# Work instructions
Please write out all of the data below in full, both what is asked and what is answered, shifting every number in the answers (the coordinates and distances) up by 122. Leave the pictures out.

--------

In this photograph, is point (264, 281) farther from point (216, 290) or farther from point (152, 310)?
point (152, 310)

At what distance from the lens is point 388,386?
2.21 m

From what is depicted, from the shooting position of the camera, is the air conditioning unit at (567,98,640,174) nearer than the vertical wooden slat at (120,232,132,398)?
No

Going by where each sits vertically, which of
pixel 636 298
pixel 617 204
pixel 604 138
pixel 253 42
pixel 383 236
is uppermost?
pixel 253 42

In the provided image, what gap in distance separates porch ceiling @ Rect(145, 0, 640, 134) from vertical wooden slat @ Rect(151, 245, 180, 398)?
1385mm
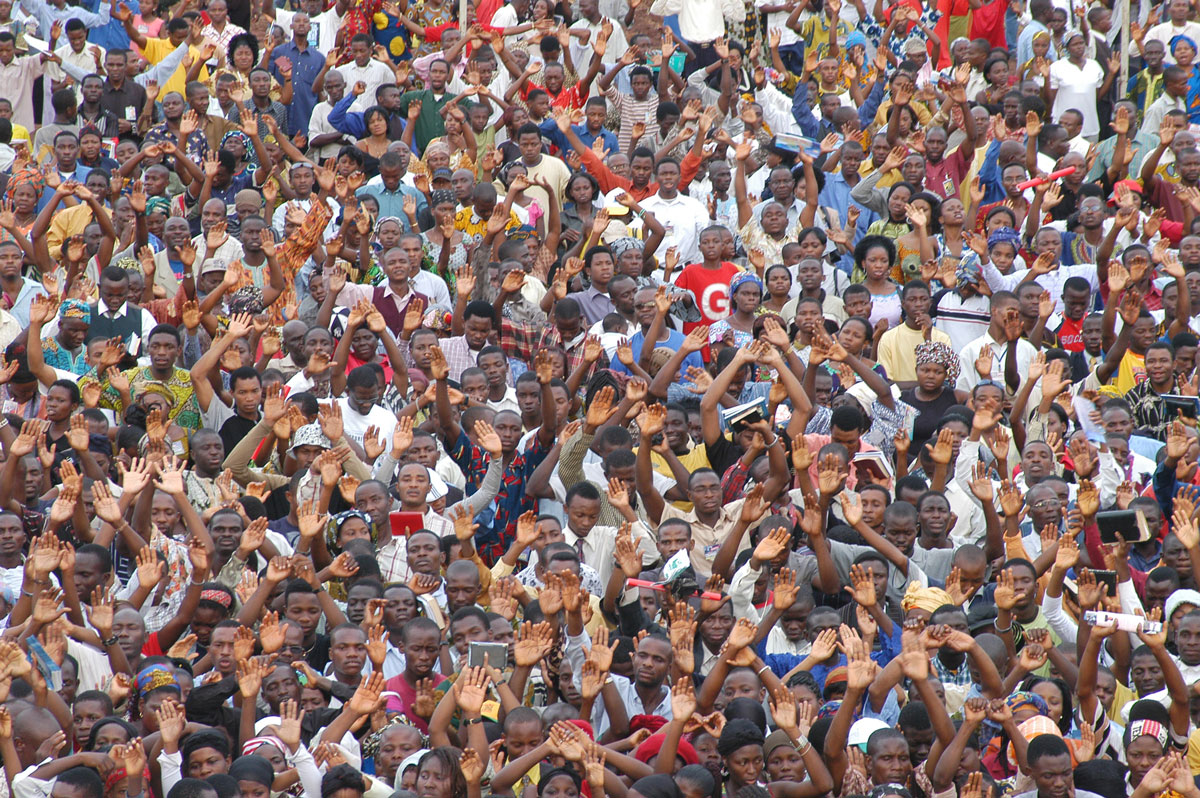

--------

# Answer
In this photograph, is point (264, 281) farther from point (216, 290) or farther from point (152, 310)?
point (274, 432)

At what distance from the lens is point 388,386?
124.21 m

From what is depicted, from the shooting position of the camera, is the air conditioning unit at (567,98,640,174) nearer than the vertical wooden slat at (120,232,132,398)?
No

Going by where each sits vertically, which of
pixel 636 298
pixel 617 204
pixel 604 138
pixel 253 42
pixel 383 236
is uppermost?
pixel 375 164

In the provided image, what gap in distance separates porch ceiling @ Rect(145, 0, 640, 134) from vertical wooden slat @ Rect(151, 245, 180, 398)?
1507mm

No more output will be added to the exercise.